▶ _Task_: Update everything from the line containing "What is the distance from the camera to" down to the line containing "8023 millimetres" by replacing "thin twig" with "slender twig" and leaving all else unchanged. Return only those lines.

Excerpt from a dataset:
[Start]
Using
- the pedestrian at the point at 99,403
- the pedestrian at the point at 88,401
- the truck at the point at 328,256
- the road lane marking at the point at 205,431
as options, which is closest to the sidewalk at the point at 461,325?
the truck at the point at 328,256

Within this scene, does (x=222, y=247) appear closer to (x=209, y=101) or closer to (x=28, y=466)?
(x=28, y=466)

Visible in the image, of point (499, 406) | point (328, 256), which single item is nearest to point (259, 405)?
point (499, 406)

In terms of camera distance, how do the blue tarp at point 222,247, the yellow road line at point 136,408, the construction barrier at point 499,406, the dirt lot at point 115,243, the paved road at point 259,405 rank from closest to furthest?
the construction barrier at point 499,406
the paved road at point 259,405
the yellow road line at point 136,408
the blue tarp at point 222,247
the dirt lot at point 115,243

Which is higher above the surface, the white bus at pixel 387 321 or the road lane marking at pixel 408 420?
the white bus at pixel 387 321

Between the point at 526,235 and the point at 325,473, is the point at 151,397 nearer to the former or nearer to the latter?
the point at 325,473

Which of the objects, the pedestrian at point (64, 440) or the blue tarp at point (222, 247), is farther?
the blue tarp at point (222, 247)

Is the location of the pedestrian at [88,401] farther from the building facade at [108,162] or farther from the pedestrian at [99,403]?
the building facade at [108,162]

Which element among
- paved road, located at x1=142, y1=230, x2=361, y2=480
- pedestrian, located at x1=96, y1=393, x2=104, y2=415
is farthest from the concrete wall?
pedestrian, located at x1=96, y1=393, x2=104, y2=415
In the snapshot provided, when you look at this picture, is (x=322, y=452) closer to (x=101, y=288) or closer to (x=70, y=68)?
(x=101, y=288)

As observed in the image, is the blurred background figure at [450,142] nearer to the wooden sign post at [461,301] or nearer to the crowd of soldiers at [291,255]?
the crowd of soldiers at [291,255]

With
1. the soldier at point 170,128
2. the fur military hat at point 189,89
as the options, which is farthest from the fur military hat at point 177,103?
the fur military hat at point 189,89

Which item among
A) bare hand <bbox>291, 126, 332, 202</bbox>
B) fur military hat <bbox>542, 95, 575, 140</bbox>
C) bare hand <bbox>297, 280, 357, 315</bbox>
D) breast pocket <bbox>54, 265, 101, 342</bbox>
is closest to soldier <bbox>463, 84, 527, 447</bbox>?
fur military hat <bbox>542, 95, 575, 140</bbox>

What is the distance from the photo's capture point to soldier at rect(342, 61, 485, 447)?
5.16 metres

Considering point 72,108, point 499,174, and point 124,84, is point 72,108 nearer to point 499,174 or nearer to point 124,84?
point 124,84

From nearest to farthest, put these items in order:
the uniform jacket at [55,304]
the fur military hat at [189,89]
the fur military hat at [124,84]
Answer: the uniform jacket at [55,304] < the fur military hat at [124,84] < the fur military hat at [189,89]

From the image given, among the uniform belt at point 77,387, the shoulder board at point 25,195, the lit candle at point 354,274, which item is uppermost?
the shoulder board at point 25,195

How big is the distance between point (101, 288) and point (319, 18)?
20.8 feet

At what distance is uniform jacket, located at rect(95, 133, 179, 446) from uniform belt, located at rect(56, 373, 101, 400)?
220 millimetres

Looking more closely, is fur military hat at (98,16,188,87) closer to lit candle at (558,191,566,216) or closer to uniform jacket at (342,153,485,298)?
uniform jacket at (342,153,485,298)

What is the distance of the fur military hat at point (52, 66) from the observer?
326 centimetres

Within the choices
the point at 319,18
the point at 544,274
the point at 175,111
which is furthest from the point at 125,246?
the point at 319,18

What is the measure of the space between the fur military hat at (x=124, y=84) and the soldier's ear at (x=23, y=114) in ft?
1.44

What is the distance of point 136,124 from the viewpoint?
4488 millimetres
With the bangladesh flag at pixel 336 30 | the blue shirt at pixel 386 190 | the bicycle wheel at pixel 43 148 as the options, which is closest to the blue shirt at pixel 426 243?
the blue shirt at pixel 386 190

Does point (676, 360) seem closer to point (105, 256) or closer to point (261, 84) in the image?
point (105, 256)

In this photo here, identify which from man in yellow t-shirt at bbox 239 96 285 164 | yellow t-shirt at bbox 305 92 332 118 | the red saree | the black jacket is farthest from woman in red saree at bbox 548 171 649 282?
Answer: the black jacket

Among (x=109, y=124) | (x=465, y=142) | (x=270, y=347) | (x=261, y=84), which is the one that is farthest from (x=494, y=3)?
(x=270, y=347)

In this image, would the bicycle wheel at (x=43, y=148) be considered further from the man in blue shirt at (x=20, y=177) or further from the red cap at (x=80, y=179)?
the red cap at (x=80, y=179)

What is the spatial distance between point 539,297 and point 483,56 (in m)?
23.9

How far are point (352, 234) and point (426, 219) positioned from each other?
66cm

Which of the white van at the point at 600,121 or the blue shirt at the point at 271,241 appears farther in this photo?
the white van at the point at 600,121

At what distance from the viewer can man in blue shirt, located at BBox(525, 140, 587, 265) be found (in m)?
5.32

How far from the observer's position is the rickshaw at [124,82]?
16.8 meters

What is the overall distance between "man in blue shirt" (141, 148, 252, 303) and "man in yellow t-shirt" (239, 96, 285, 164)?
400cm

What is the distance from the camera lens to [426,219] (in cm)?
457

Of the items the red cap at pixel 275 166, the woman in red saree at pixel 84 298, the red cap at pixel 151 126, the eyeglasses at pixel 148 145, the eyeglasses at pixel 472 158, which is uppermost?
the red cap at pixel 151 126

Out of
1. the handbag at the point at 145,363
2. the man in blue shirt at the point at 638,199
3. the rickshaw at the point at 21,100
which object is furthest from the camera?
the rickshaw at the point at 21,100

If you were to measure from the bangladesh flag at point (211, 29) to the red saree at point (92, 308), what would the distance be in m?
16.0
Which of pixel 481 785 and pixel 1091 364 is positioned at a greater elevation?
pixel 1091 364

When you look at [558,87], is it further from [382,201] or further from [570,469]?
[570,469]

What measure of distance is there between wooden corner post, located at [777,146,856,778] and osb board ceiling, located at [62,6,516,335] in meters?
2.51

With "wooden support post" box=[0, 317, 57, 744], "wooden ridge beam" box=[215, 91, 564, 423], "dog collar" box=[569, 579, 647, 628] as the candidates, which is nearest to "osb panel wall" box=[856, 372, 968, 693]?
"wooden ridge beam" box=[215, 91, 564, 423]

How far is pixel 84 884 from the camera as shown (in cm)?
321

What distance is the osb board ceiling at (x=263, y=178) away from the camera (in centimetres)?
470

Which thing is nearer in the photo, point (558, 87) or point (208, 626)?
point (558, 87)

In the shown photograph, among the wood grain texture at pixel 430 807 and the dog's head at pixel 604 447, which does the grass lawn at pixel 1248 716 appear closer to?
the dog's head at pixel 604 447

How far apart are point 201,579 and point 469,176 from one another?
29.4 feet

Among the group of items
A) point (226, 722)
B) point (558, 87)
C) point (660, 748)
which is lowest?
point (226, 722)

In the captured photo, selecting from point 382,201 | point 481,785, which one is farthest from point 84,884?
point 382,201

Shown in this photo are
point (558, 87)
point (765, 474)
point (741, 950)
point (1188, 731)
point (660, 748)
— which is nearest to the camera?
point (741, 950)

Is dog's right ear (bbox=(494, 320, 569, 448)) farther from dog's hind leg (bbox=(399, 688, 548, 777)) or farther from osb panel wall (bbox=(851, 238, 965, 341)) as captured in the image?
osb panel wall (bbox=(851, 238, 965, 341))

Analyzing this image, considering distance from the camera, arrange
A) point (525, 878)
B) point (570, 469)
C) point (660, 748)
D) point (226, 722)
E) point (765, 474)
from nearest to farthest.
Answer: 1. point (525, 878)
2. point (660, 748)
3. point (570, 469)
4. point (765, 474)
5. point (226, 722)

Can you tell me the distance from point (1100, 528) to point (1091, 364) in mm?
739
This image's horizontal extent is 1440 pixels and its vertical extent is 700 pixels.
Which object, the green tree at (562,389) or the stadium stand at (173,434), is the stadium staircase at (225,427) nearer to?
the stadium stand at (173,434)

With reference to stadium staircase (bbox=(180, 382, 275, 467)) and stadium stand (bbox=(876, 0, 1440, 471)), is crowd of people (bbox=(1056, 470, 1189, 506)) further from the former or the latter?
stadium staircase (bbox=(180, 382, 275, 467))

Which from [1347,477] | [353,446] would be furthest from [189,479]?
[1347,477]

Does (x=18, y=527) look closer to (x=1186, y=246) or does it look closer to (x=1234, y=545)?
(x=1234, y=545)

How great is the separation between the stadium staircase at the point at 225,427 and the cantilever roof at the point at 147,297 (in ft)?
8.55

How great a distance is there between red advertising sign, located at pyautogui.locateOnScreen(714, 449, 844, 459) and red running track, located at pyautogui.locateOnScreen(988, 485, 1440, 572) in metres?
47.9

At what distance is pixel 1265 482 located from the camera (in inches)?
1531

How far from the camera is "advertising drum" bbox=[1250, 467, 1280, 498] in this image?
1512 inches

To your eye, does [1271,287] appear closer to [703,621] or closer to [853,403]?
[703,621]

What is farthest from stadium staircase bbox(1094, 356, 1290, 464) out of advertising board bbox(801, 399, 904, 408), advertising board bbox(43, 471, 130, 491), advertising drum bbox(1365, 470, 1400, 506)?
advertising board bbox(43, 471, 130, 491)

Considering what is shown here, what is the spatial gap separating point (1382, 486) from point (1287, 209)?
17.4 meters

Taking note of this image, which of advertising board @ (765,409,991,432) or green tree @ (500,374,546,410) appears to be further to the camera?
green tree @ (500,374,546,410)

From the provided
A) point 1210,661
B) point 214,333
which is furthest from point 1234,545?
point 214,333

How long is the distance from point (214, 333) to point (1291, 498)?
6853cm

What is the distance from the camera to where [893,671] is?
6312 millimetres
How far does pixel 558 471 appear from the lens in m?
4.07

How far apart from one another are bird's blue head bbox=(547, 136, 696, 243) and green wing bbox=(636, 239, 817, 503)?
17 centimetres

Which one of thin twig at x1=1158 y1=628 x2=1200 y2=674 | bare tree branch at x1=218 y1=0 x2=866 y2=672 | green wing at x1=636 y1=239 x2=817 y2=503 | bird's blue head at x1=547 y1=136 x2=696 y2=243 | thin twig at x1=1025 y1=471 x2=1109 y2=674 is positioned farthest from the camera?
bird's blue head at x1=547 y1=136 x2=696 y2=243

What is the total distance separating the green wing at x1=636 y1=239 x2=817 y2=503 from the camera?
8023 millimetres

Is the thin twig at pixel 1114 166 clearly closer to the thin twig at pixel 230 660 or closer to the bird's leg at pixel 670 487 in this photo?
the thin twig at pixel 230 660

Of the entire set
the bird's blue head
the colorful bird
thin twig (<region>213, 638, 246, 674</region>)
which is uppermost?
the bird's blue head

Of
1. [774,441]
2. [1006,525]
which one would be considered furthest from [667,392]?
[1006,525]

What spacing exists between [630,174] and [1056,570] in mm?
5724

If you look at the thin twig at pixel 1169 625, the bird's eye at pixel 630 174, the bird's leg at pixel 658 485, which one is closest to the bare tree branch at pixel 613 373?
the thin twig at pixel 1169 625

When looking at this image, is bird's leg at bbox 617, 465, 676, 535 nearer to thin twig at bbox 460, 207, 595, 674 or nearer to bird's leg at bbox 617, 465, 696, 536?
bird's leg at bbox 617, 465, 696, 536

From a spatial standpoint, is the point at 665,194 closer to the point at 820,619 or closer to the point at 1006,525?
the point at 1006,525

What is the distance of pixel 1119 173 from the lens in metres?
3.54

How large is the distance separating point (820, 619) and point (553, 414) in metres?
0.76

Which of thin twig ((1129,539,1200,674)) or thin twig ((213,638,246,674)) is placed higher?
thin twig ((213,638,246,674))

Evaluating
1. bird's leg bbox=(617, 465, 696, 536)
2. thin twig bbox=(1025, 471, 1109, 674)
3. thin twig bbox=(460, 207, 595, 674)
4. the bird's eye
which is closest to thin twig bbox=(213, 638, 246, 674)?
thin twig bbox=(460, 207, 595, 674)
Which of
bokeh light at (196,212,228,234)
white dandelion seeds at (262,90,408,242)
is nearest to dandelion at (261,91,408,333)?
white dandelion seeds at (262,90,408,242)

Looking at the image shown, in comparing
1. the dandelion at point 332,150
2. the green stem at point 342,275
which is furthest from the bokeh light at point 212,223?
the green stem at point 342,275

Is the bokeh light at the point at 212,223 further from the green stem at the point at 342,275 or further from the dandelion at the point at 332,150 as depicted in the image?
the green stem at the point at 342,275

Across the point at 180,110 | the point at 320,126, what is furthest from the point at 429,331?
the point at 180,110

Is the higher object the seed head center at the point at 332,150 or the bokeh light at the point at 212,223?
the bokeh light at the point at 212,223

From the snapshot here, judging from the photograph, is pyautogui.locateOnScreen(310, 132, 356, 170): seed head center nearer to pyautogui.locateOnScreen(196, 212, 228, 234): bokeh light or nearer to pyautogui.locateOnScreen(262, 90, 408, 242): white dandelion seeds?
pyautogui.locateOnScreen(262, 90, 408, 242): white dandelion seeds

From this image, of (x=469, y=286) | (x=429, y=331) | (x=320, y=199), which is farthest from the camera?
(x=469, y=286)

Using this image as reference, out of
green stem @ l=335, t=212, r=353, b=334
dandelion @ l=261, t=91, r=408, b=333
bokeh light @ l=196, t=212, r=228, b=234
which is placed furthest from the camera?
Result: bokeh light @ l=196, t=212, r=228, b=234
[End]
▶ _Reply to the task_:
What is the distance from the camera to where [893,671] is?
6312 millimetres
How far does pixel 558 471 appear from the lens in m?
4.07

How far apart from one another are bird's blue head bbox=(547, 136, 696, 243) and green wing bbox=(636, 239, 817, 503)?
17 centimetres

Which one of slender twig at x1=1158 y1=628 x2=1200 y2=674 | bare tree branch at x1=218 y1=0 x2=866 y2=672 | green wing at x1=636 y1=239 x2=817 y2=503 | bird's blue head at x1=547 y1=136 x2=696 y2=243 | slender twig at x1=1025 y1=471 x2=1109 y2=674 is positioned farthest from the camera?
bird's blue head at x1=547 y1=136 x2=696 y2=243

What is the total distance separating the green wing at x1=636 y1=239 x2=817 y2=503 from the camera?
8023 millimetres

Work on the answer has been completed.